*** MATERIAL FOR THIS TASK
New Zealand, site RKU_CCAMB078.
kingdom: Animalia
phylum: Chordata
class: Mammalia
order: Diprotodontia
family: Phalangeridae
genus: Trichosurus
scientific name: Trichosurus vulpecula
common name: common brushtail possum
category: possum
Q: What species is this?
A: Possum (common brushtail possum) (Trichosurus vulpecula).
******
*** MATERIAL FOR THIS TASK
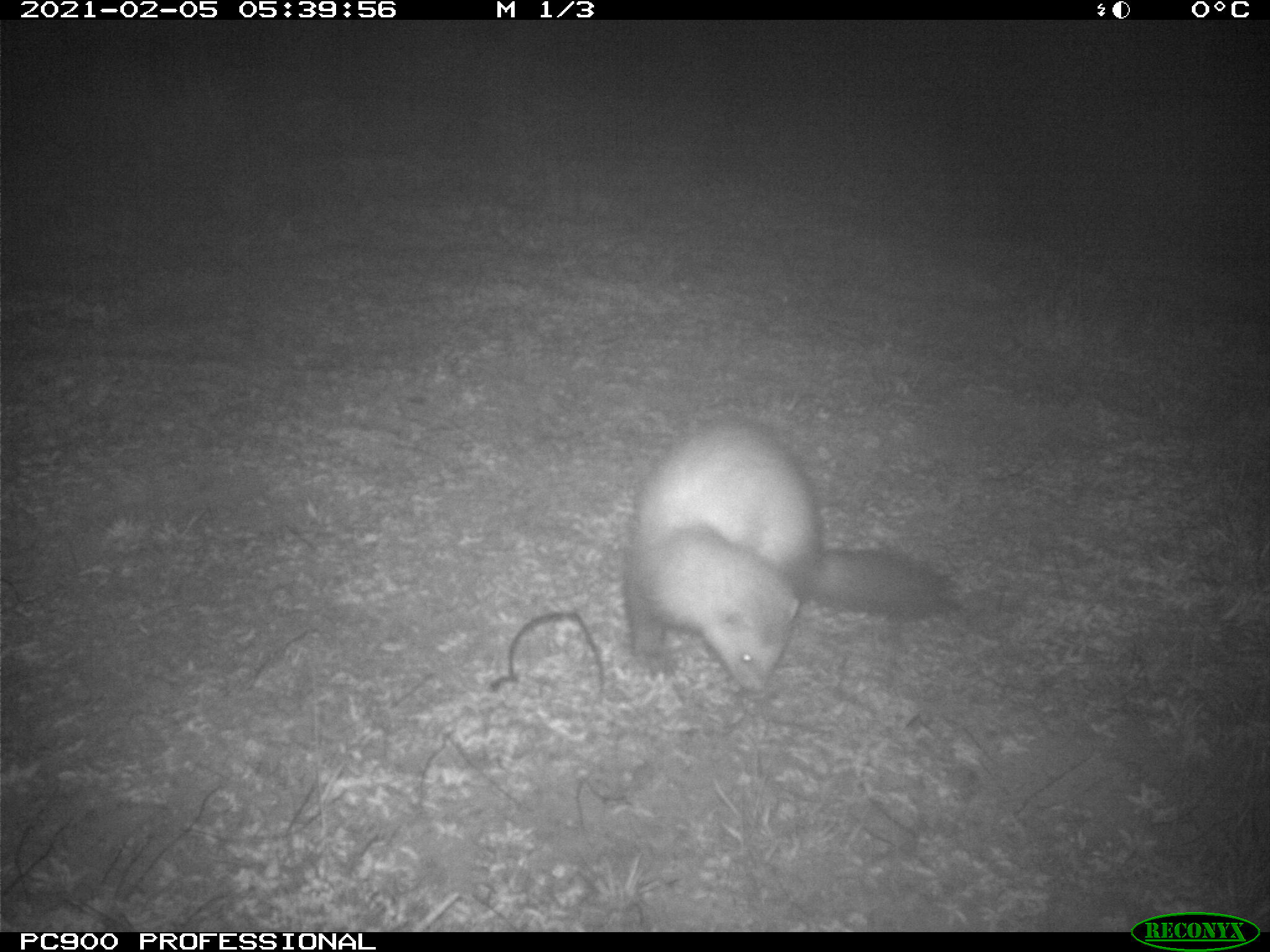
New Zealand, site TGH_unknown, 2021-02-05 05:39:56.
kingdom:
******
• _TASK DESCRIPTION_: Would you retype exactly the lines above, from the line with "New Zealand, site RKU_CCAMB078." to the line with "A: Possum (common", with both end lines kept and nothing more?

• _ANSWER TO THIS TASK_:
New Zealand, site RKU_CCAMB078.
kingdom: Animalia
phylum: Chordata
class: Mammalia
order: Diprotodontia
family: Phalangeridae
genus: Trichosurus
scientific name: Trichosurus vulpecula
common name: common brushtail possum
category: possum
Q: What species is this?
A: Possum (common brushtail possum) (Trichosurus vulpecula).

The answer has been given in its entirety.